> [What to work on]:
- a) Copy verbatim the rows from the line with "What is the approximate" up to and including the line with "7.96 metres".
- b) Resume the text on corruption and accountability in Haiti from the point where it stops.
====== Reading text ======
Their plea to Fils-Aimé was issued in an open letter signed by the National Human Rights Defense Network, Nou Pap Domi, NÈGÈS MAWON and the Platform of Haitian Human Rights. All have been outspoken about entrenched corruption and lack of accountability for public officials accused of wrongdoing.
They note that in more than a decade few officials have been prosecuted even though Haiti’s anti-corruption unit opened more than 100 cases. Among the most glaring are allegations that more than $2 billion was mismanaged under Venezuela’s PetroCaribe discounted-oil program. Haiti’s Superior Court of Auditors has said the funds, intended to rebuild the country after the 2010 earthquake, were squandered during the administration of former President Michel Martelly.
Fight for accountability
“One of the biggest obstacles we face is impunity — the lack of accountability, the weakness of the judiciary, the weaponization of institutions,” said Pascale Solages, co-founder of the feminist organization NÈGÈS MAWON.
Although the decree has been met largely with silence in Haiti, Solages said her organization and Nou Pap Domi, which led the accountability fight around the Venezuelan oil program, signed the letter as part of their broader campaign for justice, particularly in cases involving women and girls. The presidential council’s 21 months in office, which ended on Feb. 7, was marked not only by allegations of wrongdoing, but thousands of documented cases of rapes for which women and girls received no recourse from the government, she said.
“It was a period of significant corruption and depletion of the public coffers, with little action to help the population in general and women and girls in particular,” she said. “It’s important to bring them face to face with their responsibility and to prevent them from weaponizing the justice system to protect themselves.”
====== Materials provided ======
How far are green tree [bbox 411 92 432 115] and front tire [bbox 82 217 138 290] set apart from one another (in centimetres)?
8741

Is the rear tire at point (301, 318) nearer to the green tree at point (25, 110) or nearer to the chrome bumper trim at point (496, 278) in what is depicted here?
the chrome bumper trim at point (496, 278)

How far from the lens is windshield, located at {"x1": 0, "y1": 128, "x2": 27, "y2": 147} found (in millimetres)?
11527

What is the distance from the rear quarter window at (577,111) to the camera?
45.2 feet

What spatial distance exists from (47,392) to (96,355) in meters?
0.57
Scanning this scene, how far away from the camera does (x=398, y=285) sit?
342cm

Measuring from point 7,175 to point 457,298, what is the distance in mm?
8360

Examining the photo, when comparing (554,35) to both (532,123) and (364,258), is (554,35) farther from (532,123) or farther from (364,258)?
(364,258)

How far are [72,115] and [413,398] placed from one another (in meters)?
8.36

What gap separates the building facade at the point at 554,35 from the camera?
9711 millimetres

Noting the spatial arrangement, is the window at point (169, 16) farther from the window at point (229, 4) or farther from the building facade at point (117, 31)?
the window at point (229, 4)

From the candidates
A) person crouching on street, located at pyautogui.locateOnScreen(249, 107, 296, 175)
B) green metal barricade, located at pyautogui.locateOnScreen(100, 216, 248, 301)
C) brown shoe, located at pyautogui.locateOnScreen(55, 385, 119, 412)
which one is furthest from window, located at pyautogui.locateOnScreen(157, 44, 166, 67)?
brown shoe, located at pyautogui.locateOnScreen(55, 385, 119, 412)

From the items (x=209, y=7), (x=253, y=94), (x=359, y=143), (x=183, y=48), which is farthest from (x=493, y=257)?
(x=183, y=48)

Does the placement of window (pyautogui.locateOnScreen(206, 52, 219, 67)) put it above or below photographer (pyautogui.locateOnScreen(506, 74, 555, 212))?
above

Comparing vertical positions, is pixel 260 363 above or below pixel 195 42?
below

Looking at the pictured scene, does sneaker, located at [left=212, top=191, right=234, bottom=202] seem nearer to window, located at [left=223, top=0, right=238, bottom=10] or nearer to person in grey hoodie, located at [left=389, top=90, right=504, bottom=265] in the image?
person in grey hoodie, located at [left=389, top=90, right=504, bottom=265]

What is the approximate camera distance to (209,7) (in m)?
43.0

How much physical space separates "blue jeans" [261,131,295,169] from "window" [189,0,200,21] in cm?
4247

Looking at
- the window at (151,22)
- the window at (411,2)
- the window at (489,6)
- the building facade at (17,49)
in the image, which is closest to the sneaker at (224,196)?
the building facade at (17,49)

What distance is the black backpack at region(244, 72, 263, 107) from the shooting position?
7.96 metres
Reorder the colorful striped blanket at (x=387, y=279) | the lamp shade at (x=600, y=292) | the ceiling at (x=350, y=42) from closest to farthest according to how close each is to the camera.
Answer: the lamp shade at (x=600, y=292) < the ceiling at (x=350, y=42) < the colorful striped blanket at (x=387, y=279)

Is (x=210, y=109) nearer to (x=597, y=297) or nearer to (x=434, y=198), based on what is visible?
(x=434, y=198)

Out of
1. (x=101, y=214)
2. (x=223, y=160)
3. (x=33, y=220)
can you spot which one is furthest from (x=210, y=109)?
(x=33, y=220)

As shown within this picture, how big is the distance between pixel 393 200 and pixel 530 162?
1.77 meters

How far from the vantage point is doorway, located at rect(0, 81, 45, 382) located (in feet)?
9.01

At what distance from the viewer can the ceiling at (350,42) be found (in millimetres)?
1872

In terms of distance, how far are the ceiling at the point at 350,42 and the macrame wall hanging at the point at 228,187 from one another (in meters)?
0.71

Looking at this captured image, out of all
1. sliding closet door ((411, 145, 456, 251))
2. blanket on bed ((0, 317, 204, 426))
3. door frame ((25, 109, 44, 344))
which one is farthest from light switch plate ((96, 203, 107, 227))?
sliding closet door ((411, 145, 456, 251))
======
> [Answers below]:
- a)
What is the approximate camera distance to (209,7) (in m)?
43.0

How much physical space separates "blue jeans" [261,131,295,169] from "window" [189,0,200,21] in cm?
4247

Looking at
- the window at (151,22)
- the window at (411,2)
- the window at (489,6)
- the building facade at (17,49)
in the image, which is closest to the sneaker at (224,196)?
the building facade at (17,49)

What distance is the black backpack at region(244, 72, 263, 107) from the shooting position?
7.96 metres

- b)
Solages’ group was among those that supported the establishment of the presidential transition in 2024. But the lack of monitoring by others has resulted in “a lack of pressure, a lack of influence, a lack of collective pressure” on the government, she said.
“It says a lot about the state of the country and the context we are living in today,” Solages added, “when [officials] believe they have the power to take such measures at a moment when everyone should revolt and denounce what happened.”
Government approved
Advocates note that the High Court decree wasn’t just approved by the nine-member presidential council, it had the support of everyone in the transition. The decree, later published in the country’s official gazette, Le Moniteur, was signed by Council President Laurent Saint-Cyr, Fils-Aimé and all 18 cabinet ministers.
“There isn’t one person who doesn’t benefit from this,” said Ducena.
That includes individuals who have been cited by government anti-corruption bodies for alleged money laundering, arms trafficking and other crimes. It also includes the three council members who were indicted after being accused of attempting to extort the director of a state-owned bank. The case had been before an appeals court, which instructed an investigative judge to wait until the officials left office before summoning them for questioning.
“With this decree, he can’t pursue the case,” Ducena said of the investigative judge. She noted that the country’s anti-corruption agency had also sought action against the sitting sports minister in a $76,000 embezzlement case. The minister, Niola Lynn Sarah Devalien Octavius, is accused of diverting funds earmarked for national celebrations.
“With this decree, she won’t be brought before a regular court,” Ducena said.
Constitutional lawyers in Haiti broadly agree that there is a need for the High Court of Justice, which is provided for in the constitution, to have clearer provisions on its functions. But they question whether it needed to be a priority for the transitional government given Haiti’s prolonged political and humanitarian crisis.
“We are in an exceptional situation of unconstitutionality. It was not the moment to treat this question... They wanted to protect themselves so that justice cannot pursue them,” said Ducena..
She added that the extension of the court’s jurisdiction to former government officials is illegal because of a previous decision by the Haitian Parliament. Lawmakers stipulated that once someone leaves office, they are “a simple citizen” and any allegations on wrongdoing during their time in office should go before an ordinary court.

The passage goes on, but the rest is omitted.